(REQUIRED WORK) Lines to restate from the data below: from the one containing "common name: rat" to the one containing "scientific name: Struthio camelus", both included. Give them again exactly, and only them.

(DATA RECORDS)
+ + +
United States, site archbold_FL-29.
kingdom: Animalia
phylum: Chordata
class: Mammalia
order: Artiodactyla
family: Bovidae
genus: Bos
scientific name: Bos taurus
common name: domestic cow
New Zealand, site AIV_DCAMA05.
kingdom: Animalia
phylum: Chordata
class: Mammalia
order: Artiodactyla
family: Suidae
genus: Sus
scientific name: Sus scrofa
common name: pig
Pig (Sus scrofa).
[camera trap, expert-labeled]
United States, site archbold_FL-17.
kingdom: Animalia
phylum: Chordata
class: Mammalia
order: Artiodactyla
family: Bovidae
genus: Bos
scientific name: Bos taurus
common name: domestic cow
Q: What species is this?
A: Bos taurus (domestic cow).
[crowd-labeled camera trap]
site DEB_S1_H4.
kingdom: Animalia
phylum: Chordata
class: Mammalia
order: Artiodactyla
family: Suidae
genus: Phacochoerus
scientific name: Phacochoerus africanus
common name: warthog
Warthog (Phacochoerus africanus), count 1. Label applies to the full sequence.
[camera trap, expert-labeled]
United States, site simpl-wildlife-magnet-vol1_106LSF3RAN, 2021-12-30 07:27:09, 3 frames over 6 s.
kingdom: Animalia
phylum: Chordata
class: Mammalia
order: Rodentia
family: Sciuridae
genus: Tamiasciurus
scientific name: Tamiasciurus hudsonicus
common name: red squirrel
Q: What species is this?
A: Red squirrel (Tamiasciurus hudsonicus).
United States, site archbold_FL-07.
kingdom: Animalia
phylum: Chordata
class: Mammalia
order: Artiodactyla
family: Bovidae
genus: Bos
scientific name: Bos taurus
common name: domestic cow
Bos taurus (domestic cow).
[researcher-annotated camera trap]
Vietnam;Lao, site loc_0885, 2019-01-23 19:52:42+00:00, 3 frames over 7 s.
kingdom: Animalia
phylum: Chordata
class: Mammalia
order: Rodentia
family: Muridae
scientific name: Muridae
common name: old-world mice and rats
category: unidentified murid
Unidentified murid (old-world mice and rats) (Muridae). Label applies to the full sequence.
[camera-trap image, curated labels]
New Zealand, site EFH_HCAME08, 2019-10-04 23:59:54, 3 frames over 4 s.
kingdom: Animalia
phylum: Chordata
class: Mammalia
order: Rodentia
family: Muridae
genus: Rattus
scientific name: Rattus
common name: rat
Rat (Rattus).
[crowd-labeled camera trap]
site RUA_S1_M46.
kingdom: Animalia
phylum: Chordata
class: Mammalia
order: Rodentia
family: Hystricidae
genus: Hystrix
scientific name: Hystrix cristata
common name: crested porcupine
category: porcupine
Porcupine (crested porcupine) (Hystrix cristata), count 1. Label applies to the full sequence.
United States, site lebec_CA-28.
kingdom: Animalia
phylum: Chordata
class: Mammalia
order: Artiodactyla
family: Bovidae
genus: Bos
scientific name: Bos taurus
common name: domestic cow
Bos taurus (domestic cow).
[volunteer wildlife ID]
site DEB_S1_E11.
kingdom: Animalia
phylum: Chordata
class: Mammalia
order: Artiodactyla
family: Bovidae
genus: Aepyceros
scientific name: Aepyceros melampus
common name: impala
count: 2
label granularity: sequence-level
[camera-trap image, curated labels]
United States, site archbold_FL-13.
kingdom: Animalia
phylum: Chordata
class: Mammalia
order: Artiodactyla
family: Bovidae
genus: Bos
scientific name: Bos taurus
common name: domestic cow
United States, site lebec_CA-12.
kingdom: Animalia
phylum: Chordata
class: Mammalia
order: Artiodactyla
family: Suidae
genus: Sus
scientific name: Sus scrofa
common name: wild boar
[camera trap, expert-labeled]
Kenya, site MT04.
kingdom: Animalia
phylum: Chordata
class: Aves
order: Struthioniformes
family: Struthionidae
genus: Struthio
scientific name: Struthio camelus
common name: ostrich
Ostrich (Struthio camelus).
+ + +
(SOLVED PROBLEM)
common name: rat
Rat (Rattus).
[crowd-labeled camera trap]
site RUA_S1_M46.
kingdom: Animalia
phylum: Chordata
class: Mammalia
order: Rodentia
family: Hystricidae
genus: Hystrix
scientific name: Hystrix cristata
common name: crested porcupine
category: porcupine
Porcupine (crested porcupine) (Hystrix cristata), count 1. Label applies to the full sequence.
United States, site lebec_CA-28.
kingdom: Animalia
phylum: Chordata
class: Mammalia
order: Artiodactyla
family: Bovidae
genus: Bos
scientific name: Bos taurus
common name: domestic cow
Bos taurus (domestic cow).
[volunteer wildlife ID]
site DEB_S1_E11.
kingdom: Animalia
phylum: Chordata
class: Mammalia
order: Artiodactyla
family: Bovidae
genus: Aepyceros
scientific name: Aepyceros melampus
common name: impala
count: 2
label granularity: sequence-level
[camera-trap image, curated labels]
United States, site archbold_FL-13.
kingdom: Animalia
phylum: Chordata
class: Mammalia
order: Artiodactyla
family: Bovidae
genus: Bos
scientific name: Bos taurus
common name: domestic cow
United States, site lebec_CA-12.
kingdom: Animalia
phylum: Chordata
class: Mammalia
order: Artiodactyla
family: Suidae
genus: Sus
scientific name: Sus scrofa
common name: wild boar
[camera trap, expert-labeled]
Kenya, site MT04.
kingdom: Animalia
phylum: Chordata
class: Aves
order: Struthioniformes
family: Struthionidae
genus: Struthio
scientific name: Struthio camelus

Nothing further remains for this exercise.